The recent Northwestern University study, meanwhile, suggests that tracking treatment patterns at the VA will help solve the problems of overuse and inadequate monitoring.
“These results provide detailed data on prescribing and use of PPIs to help guide efforts for optimal PPI use in U.S. veterans,” the authors concluded.
1. Gawron AJ, Pandolfino JE, Miskevics S, Lavela SL. Proton Pump Inhibitor Prescriptions and Subsequent Use in US Veterans Diagnosed with Gastroesophageal Reflux Disease. J Gen Intern Med. 2013 Feb 12. [Epub ahead of print] PubMed PMID: 23400526.
2. Ajumobi AB, Vuong R, Ahaneku H. Analysis of nonformulary use of PPIs and excess drug cost in a Veterans Affairs population. J Manag Care Pharm. 2012 Jan-Feb;18(1):63-7. PubMed PMID: 22235956.
3. Heidelbaugh JJ, Goldberg KL, Inadomi JM. Magnitude and economic effect of overuse of antisecretory therapy in the ambulatory care setting. Am J Manag Care. 2010 Sep;16(9):e228-34. PubMed PMID: 21250399.
4. Hermos JA, Young MM, Fonda JR, Gagnon DR, Fiore LD, Lawler EV. Risk of community-acquired pneumonia in veteran patients to whom proton pump inhibitors were dispensed. Clin Infect Dis. 2012 Jan 1;54(1):33-42. doi: 10.1093/cid/cir767. Epub 2011 Nov 18.
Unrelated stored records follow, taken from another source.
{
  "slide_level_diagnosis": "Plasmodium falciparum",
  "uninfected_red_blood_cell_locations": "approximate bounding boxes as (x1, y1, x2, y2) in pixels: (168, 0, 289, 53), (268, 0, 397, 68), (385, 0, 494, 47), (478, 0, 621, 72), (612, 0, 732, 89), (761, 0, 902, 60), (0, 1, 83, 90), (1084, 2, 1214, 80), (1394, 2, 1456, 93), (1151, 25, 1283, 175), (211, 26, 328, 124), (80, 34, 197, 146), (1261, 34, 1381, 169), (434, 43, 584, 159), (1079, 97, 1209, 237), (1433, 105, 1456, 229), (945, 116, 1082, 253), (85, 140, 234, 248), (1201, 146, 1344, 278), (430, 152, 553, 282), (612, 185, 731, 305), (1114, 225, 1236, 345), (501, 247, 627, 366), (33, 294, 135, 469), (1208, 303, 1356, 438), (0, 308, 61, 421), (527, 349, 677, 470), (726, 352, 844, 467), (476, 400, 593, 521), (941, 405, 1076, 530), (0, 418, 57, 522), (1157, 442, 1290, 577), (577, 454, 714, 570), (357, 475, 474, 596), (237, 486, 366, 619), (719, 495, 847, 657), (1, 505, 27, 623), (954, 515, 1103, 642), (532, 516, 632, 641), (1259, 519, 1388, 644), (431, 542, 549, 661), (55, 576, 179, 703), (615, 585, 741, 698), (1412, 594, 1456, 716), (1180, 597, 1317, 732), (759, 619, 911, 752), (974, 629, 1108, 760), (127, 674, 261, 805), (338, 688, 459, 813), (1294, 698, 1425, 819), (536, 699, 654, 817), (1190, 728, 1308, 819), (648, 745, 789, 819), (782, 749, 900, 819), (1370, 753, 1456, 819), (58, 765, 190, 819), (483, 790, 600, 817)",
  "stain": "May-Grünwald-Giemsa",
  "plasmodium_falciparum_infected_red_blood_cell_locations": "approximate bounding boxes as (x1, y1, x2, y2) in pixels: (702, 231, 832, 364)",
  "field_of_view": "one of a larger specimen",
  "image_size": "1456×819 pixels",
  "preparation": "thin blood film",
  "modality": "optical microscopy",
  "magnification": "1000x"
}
5. Ament PW, Dicola DB, James ME. Reducing adverse effects of proton pump inhibitors. Am Fam Physician. 2012 Jul 1;86(1):66-70. Review. PubMed PMID: 22962914.
6. Heidelbaugh JJ, Kim AH, Chang R, Walker PC. Overutilization of proton-pump inhibitors: what the clinician needs to know. Therap Adv Gastroenterol. 2012 Jul;5(4):219-32. doi: 10.1177/1756283X12437358. PubMed PMID: 22778788; PubMed Central PMCID: PMC3388523.